(What you need to do): Although the records include pictures, print only the rest, exactly as written.

(Exercise input):
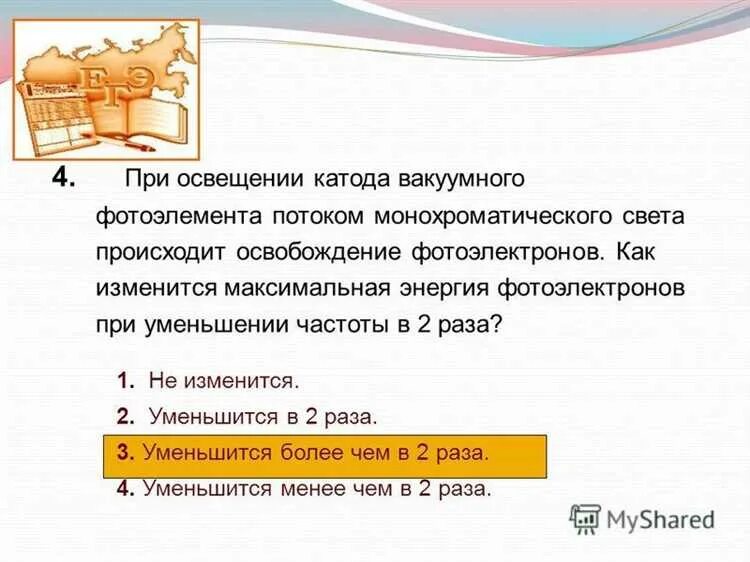 ЕГЭ

4. При освещении катода вакуумного фотоэлемента потоком монохроматического света происходит освобождение фотоэлектронов. Как изменится максимальная энергия фотоэлектронов при уменьшении частоты в 2 раза?

1. Не изменится.
2. Уменьшится в 2 раза.
3. Уменьшится более чем в 2 раза.
4. Уменьшится менее чем в 2 раза.

MyShared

(Exercise response):
 ЕГЭ

4. При освещении катода вакуумного фотоэлемента потоком монохроматического света происходит освобождение фотоэлектронов. Как изменится максимальная энергия фотоэлектронов при уменьшении частоты в 2 раза?

1. Не изменится.
2. Уменьшится в 2 раза.
3. Уменьшится более чем в 2 раза.
4. Уменьшится менее чем в 2 раза.

MyShared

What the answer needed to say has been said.